Meryem Bars: "Alana varmadan etrafımız çevrilerek gözaltına alındık. Anons yapılmamıştı daha. Etrafımız çevrildikten sonra anons yapıldı, ama dağılmamız için koridor açılmadı. Kelepçelerle üç hastane dolaştırıldık. Anayasal hakkımızı kullanmak için oradaydık."

Mukaddes Şamiloğlu: "Olay günü kayıp aileleri ve hak savunucularının etrafı kuşatılmıştı. Ben ve İkbal Eren alandan üç metre uzaklaşmıştık ki polis amirinin emriyle etrafımız sarıldı. Yaya yolunu işgal ettiğimizi iddia ettiler. Yaya olarak yürüme hakkımız engellendi. Kolluk kuvvetleri bizi sıkıştırdığı için adım atma imkanımız yoktu. Emniyet amiri bizimle özel görüşme yapmak için polis otosuna sürükledi. Bu araçla üç hastane gezdirildik. Bu soruşturmayı açan savcı Erol Çelik, daha önce hakkımızda takipsizlik kararı verirken ne oldu da 950’nci hafta buluşmamızla ilgili dava açtı? Biz bir suç işlemedik, anayasal hakkımızı kullandık."

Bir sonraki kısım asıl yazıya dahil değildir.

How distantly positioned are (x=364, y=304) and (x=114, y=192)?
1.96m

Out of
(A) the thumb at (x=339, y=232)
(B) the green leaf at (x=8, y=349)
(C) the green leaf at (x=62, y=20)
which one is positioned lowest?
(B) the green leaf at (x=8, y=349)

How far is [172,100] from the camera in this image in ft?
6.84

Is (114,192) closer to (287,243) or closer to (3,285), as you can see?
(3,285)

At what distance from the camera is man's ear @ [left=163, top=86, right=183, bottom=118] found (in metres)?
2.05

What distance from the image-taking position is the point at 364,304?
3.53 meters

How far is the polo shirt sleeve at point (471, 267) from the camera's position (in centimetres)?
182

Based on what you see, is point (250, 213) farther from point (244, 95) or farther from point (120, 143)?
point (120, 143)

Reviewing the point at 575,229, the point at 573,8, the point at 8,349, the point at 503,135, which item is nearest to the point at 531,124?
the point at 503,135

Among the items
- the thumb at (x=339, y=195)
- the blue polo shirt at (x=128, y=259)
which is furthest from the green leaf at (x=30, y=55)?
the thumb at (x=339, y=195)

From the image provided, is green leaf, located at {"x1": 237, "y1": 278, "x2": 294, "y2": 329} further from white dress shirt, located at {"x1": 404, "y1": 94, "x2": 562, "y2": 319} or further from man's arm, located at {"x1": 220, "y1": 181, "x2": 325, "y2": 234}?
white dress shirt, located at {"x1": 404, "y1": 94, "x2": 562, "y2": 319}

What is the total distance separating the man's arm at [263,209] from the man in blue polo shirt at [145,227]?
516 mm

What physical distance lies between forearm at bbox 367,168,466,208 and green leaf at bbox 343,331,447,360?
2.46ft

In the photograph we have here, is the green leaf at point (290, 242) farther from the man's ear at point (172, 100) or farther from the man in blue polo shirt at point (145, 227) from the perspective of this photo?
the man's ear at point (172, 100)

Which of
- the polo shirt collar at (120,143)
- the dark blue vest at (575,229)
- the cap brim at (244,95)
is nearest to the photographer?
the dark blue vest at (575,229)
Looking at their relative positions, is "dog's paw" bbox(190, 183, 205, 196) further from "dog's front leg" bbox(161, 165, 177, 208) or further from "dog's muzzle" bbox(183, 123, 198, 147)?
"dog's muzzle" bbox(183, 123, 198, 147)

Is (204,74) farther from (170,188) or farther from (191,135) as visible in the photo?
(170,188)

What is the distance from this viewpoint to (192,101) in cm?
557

Aylin Tekiner: "İnsan hakları savunucusuyum, dolayısıyla hak mücadelesi veren Cumartesi Annelerin yanında olmaya çalışıyorum. Haksız yere gözaltına alındık. Beraatimi talep ediyorum."

Hatice Korkmaz: "Cumartesi Anneleri’nin buluşmasına katıldım. Anayasa Mahkemesi hak ihlali kararı verdi. İkbal Eren'in söylediklerine katılıyorum, beraatimi talep ediyorum."

Avukatların beyanına geçildi. Batman Barosu Başkanı Erkan Şenses ve Van Barosu Başkanı Sinan Özaraz dosyadaki hukuksuzluklara dikkat çekti.